The Linksys WAP Extender works - You need to make sure you run the software as well as make sure that your primary WAP it is extending is 802.11G as well.

I used them in 3 or 4 projects, they show up on the network as the same name as your inital WAP.

I totally understand that clients want things simple. That is the inherent contradiction between security (makes at least setup more complicated) and ease of use. However, hacking into your PC is not the only potential damage. What about using your internet connection and IP address to do illegal/immoral things? I would contend that at least setting 128-bit WEP (Wired Equivalent Protection my rear end) encryption should be doable. Leave the client with a paper copy of the key. Leave SSID broadcast on. (Gasp). Once they attempt to connect to the network, they will be prompted to enter the key. They enter it and voila - they're in. Of course, if you have a customer who is unwilling to listen/learn, there's nothing you can do. Ultimately, a determined and slightly skilled hacker can get into any wifi network. That doesn't mean they need to be invited.

To me, saying you only use it for e-mail and surfing the web is like saying you are leaving your keys in the convertable, the ignition running, the doors unlocked, and the windows and top down because you only use it for cruising along the beach. And please, understand, this is knocking the clients - not you, Alan. :)

No doubt it greatly depends upon the client, where they are, what type of person they are, who will typically be using the network, etc.

My father runs an wide open network at home. He doesn't have any neighbors that are close enough to his home that could pick up a signal, and the street is a good 50-100 yards away from the house. He actually has trouble getting signal in parts of his house, an old limestone house built in the early 1900's. So for him, a more technically niave individual, the easiest route is the best route.

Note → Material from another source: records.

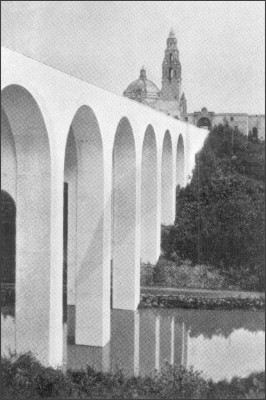 http://upload.wikimedia.org/wikipedia/commons/4/4b/San_Diego_El_Puente_Cabrillo_1916.png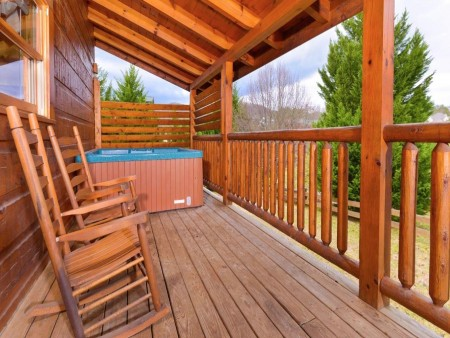pigeon forge cabin – good times – exterior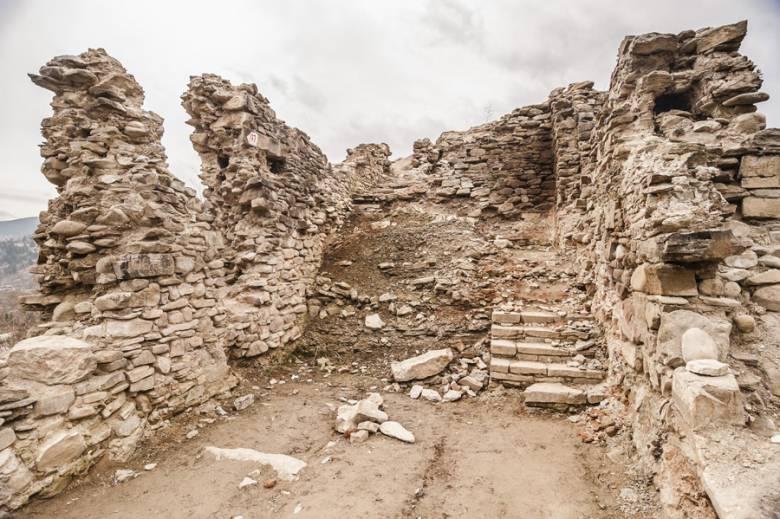 13_A még romos vár (Forrás: www.erdelyinaplo.ro)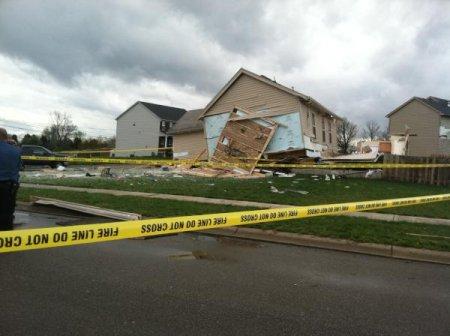 Более 10 торнадо прошлись по нескольким штатам США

Where I live though, where my neighbor's houses sit 20-30 feet from mine, a tightly packed neighborhood, on any given night I can see 2 to 3 wireless networks within range. So I'm in a position where I definitely should take all the required steps to ensure protection.

It's definitely a give and take situation, but as more and more people jump on the wireless bandwagon, and as more "Wi-Fi" products hit the market, security will become more and more of an issue.

I agree with you. On the other hand you might be surprised to learn how many wealthy clients do not turn on their security systems or keep their doors unlocked. Their answer when I enquire about this ( I make service calls to empty homes ) is that they have insurance. One other fact is that a malicious hacker already possesses the software and know-how to defeat WEP( or so the IT folks tell me. )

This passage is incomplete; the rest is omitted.